Una de las grandes singularidades del MISE es el S.U.D. (Service d’Utilisation des Documents), heredero directo de aquella biblioteca textil creada por los industriales en 1833. Este servicio reúne de forma sistemática las muestras producidas desde el siglo XVIII hasta la década de 1940, acompañadas de sus correspondientes documentos gráficos.

          El museo presenta el S.U.D. como el principal fondo de este tipo en el mundo, memoria tanto de la producción francesa como de la extranjera. Pero lo más interesante es que no es un archivo “muerto” pues sigue abierto a investigadores en historia del arte, del textil y de la moda, es consultado por diseñadores y estudios creativos y recurren a él un amplio abanico de empresas, desde firmas de lujo hasta editoras de papel pintado o industrias del embalaje.

          Muchas marcas viajan a Mulhouse para buscar motivos históricos que poder reinterpretar. Un diseño del siglo XVIII puede reaparecer hoy en un pañuelo de seda, en una colección de hogar o en un envase de edición limitada. Esta circulación constante entre patrimonio e innovación convierte al MISE en una pieza clave de la cultura visual contemporánea de la estampación.

Un museo en el centro de las políticas patrimoniales del textil

     En el ámbito de los estudios patrimoniales, el MISE se cita a menudo como ejemplo paradigmático de museo textil surgido en un contexto fuertemente industrializado, en paralelo a instituciones como el Musée des Tissus de Lyon.  No es casual que los debates actuales sobre patrimonio industrial y colecciones técnicas tomen a Mulhouse como referencia. Su museo de la impresión sobre tela demuestra hasta qué punto un legado industrial puede repensarse en clave estética, social y global, más allá de la mera nostalgia.
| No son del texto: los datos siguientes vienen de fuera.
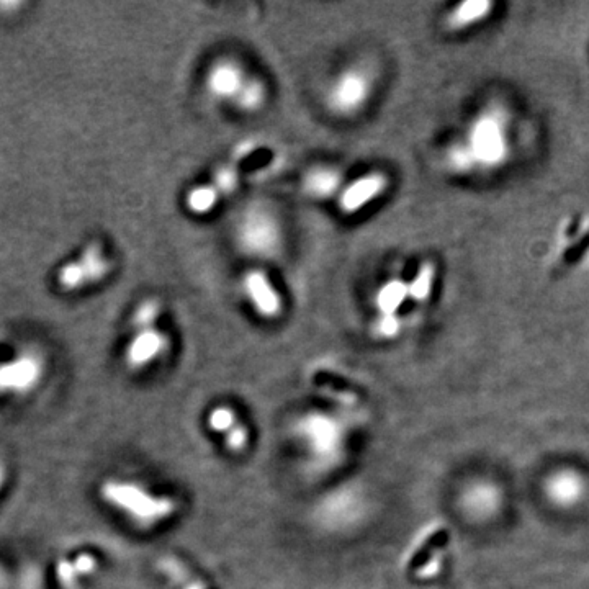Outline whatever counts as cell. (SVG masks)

Visitarlo es también asomarse a la historia de las fábricas, de los oficios y de las comunidades que hicieron posible esa industria.

          Gracias a estas obras, el MISE no es solo un lugar de visita, sino una institución de referencia para la historia del arte, del diseño y de la moda, capaz de iluminar, a partir de motivos impresos sobre tela, cuestiones tan amplias como la circulación global de los modelos decorativos, la construcción del gusto europeo o las relaciones entre industria y creación.

Mulhouse demuestra que un fragmento de tejido estampado puede ser tan revelador como un cuadro o una escultura: basta con aprender a leer, en sus colores y en sus motivos repetidos, todo lo que la historia ha ido imprimiendo sobre él.

Bibliografía básica

  • Musée de l’Impression sur Étoffes de Mulhouse, Le Musée de l’impression sur étoffes de Mulhouse, Mulhouse, Société Industrielle de Mulhouse, 1975. Síntesis clásica sobre la historia institucional y las colecciones del museo.
  • Thomé Jacqué, Jacqueline (dir.), Chefs-d’œuvres du Musée de l’Impression sur étoffes, Mulhouse, 3 vols., Osaka/Tokio, Gakken, 1978. Serie monumental que reproduce centenares de piezas clave del MISE y se ha convertido en herramienta fundamental para el estudio de las indiennes y de la estampación europea.
  • Gril-Mariotte, Aziza, The Book of Printed Fabrics. From the 16th century until today, Köln, Taschen, 2024. Reúne alrededor de 900 imágenes procedentes del museo y sitúa explícitamente el fondo de Mulhouse como una de las colecciones de tejidos estampados más importantes del mundo.